Stated problem: Rewrite the data below with every occurrence of "flat roof" swapped for "pitched roof". Leave everything else unchanged.

Data for this exercise:
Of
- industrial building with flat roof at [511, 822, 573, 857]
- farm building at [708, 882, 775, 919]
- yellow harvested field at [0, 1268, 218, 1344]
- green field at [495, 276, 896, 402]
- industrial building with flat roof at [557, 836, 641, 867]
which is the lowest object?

Exercise response:
Of
- industrial building with pitched roof at [511, 822, 573, 857]
- farm building at [708, 882, 775, 919]
- yellow harvested field at [0, 1268, 218, 1344]
- green field at [495, 276, 896, 402]
- industrial building with pitched roof at [557, 836, 641, 867]
which is the lowest object?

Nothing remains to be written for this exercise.